Directive>
In the material below, copy out everything from the line containing "What is the distance" down to the line containing "33616 millimetres", reproducing each line verbatim.

* BEGIN Given records *

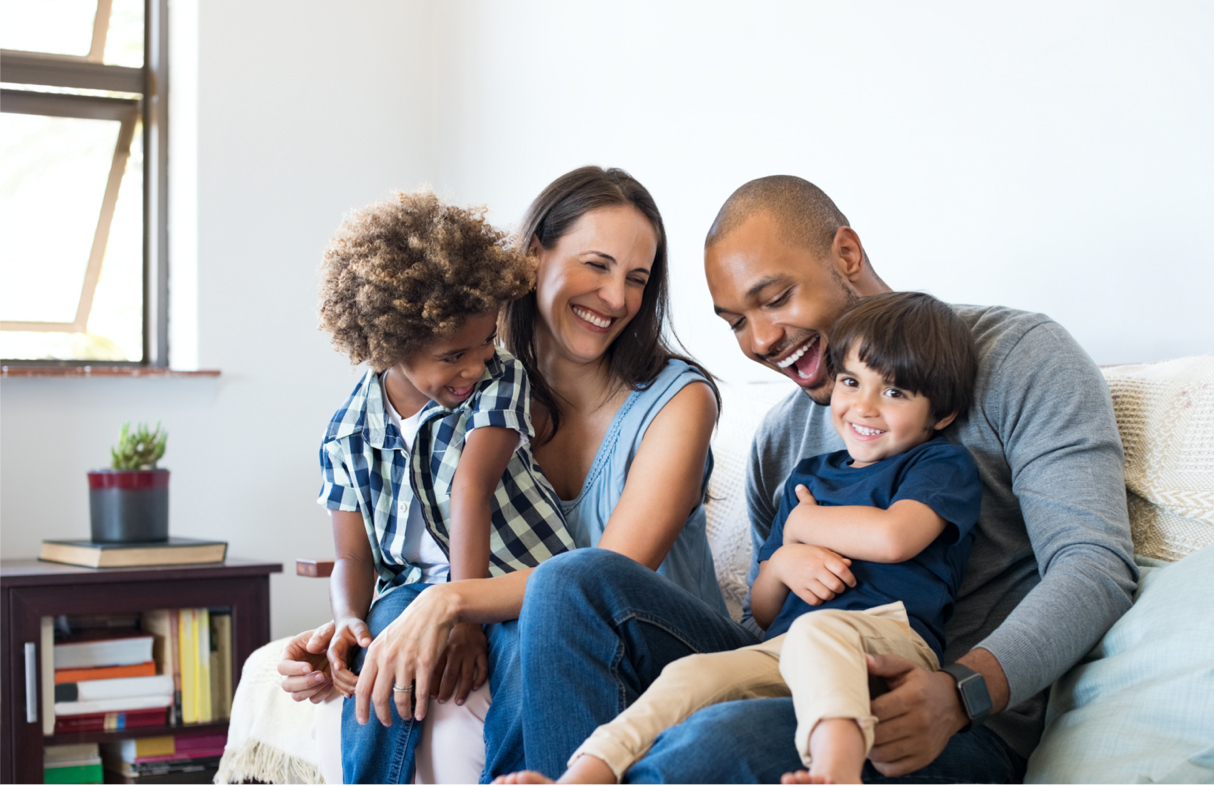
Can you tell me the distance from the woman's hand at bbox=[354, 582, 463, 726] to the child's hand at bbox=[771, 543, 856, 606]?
0.38 m

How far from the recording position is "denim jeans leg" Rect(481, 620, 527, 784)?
3.86 feet

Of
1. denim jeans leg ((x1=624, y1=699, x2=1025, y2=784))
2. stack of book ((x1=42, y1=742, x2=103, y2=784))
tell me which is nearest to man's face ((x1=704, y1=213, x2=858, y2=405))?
denim jeans leg ((x1=624, y1=699, x2=1025, y2=784))

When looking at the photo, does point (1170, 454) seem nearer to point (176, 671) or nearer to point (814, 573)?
point (814, 573)

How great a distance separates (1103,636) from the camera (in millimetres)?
1065

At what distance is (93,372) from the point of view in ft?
9.73

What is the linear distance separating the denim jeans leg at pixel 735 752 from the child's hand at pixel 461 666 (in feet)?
1.25

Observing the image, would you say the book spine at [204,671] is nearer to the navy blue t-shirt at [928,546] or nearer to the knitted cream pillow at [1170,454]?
the navy blue t-shirt at [928,546]

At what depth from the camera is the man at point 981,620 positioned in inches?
36.1

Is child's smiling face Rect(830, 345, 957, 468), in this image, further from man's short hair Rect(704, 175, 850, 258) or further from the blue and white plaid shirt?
the blue and white plaid shirt

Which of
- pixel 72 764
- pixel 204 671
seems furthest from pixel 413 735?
pixel 72 764

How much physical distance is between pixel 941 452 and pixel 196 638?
194 cm

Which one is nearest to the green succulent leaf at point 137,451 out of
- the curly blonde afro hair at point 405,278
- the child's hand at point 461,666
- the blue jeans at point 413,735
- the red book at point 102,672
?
the red book at point 102,672

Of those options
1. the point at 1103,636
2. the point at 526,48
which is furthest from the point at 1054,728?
the point at 526,48

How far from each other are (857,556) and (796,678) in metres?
0.25
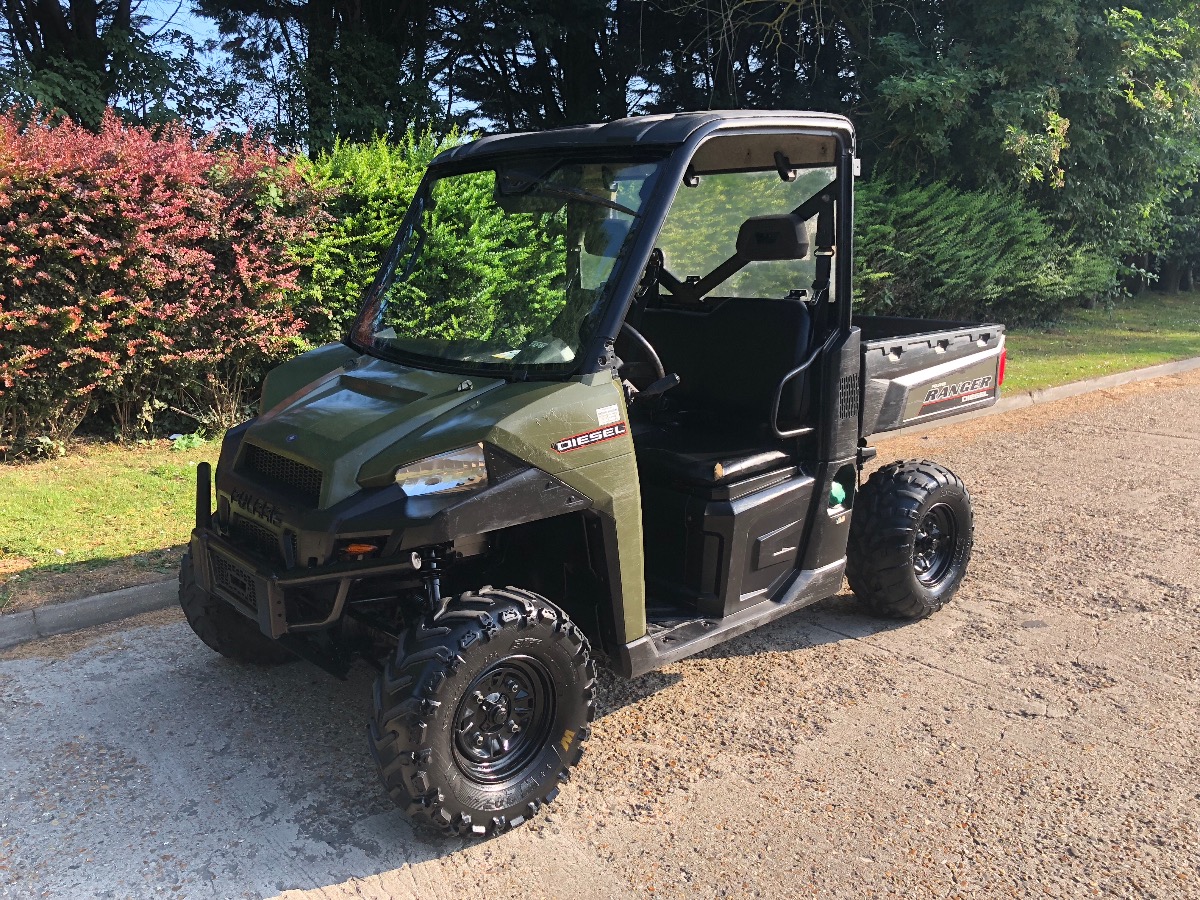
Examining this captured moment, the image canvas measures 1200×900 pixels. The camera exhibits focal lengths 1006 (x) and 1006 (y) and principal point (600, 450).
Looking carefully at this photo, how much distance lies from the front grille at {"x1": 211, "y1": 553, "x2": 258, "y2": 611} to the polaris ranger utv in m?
0.01

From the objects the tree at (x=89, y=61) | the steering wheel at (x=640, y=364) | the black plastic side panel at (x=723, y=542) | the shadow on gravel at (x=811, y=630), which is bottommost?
the shadow on gravel at (x=811, y=630)

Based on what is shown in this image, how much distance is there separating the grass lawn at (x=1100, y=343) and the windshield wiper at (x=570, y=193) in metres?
7.73

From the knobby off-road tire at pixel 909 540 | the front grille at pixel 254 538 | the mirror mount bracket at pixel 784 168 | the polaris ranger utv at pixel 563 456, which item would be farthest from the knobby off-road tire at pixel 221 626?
the mirror mount bracket at pixel 784 168

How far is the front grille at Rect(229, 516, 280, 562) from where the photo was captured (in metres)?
3.20

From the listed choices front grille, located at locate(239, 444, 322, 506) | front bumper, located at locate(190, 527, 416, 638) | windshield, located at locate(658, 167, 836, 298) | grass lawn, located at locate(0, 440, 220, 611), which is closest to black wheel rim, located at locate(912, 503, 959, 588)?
windshield, located at locate(658, 167, 836, 298)

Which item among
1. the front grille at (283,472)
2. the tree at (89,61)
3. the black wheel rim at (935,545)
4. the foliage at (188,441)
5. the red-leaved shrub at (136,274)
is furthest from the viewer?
the tree at (89,61)

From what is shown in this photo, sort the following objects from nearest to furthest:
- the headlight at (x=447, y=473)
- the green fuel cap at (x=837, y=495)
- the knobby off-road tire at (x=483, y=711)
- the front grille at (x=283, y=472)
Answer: the knobby off-road tire at (x=483, y=711), the headlight at (x=447, y=473), the front grille at (x=283, y=472), the green fuel cap at (x=837, y=495)

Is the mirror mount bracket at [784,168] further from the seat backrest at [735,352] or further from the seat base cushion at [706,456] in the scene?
the seat base cushion at [706,456]

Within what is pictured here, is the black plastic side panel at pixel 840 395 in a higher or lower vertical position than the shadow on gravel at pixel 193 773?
higher

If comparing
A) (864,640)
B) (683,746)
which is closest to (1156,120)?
(864,640)

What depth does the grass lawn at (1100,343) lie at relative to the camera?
36.5 feet

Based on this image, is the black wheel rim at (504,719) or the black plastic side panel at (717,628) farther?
the black plastic side panel at (717,628)

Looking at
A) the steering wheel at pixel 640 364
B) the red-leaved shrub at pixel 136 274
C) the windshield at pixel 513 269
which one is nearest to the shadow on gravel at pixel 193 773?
the steering wheel at pixel 640 364

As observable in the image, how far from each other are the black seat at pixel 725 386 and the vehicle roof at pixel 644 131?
31.2 inches
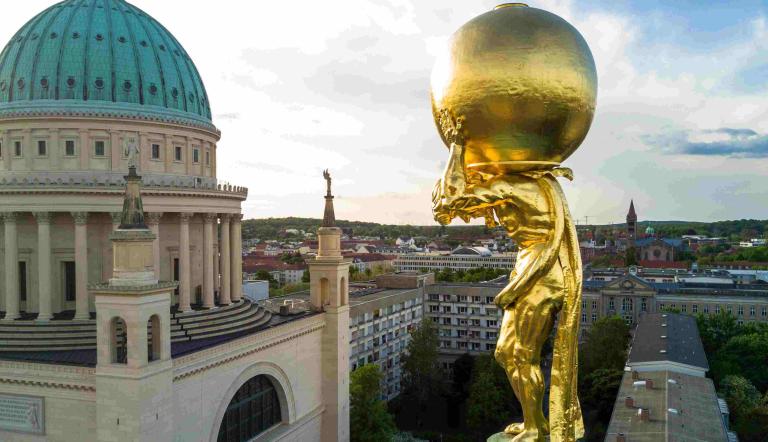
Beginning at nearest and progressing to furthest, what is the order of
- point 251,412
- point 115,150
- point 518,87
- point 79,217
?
point 518,87, point 79,217, point 251,412, point 115,150

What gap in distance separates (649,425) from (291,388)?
65.3 ft

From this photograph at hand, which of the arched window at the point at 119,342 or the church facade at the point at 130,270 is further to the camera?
the church facade at the point at 130,270

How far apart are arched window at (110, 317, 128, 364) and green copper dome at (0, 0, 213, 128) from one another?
45.8ft

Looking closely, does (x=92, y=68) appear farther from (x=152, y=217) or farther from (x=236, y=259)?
(x=236, y=259)

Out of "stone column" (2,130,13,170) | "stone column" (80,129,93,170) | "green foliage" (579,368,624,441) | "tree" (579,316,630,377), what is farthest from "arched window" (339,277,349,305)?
"tree" (579,316,630,377)

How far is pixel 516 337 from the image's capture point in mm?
7156

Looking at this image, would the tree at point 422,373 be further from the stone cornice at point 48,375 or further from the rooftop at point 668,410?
the stone cornice at point 48,375

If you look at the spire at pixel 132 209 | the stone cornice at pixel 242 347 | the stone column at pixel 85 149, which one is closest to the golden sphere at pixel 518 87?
the spire at pixel 132 209

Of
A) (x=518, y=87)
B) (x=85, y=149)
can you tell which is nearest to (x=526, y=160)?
(x=518, y=87)

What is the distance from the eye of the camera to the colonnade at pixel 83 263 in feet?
114

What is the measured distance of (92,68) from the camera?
1501 inches

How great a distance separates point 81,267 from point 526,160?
33616 millimetres

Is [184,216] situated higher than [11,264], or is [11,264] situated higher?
[184,216]

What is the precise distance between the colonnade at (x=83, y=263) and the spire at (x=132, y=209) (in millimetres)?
8325
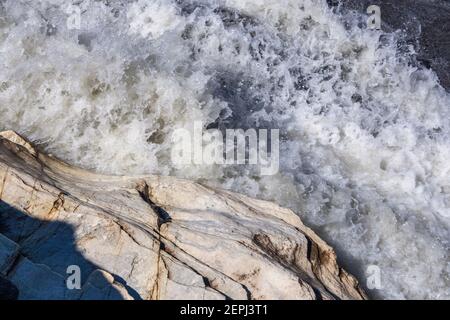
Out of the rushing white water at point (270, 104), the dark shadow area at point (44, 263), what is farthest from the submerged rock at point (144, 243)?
the rushing white water at point (270, 104)

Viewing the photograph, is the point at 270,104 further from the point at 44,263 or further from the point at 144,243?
the point at 44,263

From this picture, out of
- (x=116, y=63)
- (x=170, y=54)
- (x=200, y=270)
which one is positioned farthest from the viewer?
(x=170, y=54)

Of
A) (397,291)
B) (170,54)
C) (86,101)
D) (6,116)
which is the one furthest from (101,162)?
(397,291)

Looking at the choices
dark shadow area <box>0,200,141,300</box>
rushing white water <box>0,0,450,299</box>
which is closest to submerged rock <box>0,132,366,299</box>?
dark shadow area <box>0,200,141,300</box>

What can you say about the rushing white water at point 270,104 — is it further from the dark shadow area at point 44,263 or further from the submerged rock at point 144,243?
the dark shadow area at point 44,263

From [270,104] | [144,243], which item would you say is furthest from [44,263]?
[270,104]

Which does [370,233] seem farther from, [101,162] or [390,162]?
[101,162]

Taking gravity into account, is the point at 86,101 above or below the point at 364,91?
below
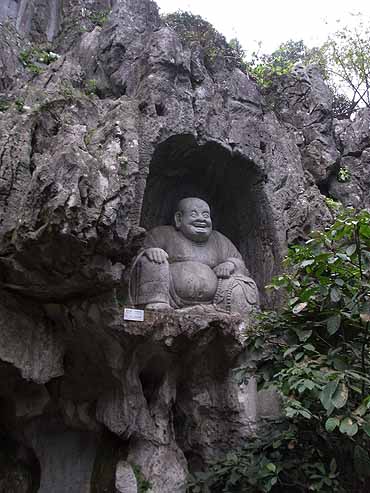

* END Given records *

Task response>
What is the distance from the eye of the camera to the colonnade at pixel 83 263 in feet?
114

What is the measured distance of (92,68) from the camera?
1501 inches

How great a distance separates point 81,267 from point 526,160?
33616 millimetres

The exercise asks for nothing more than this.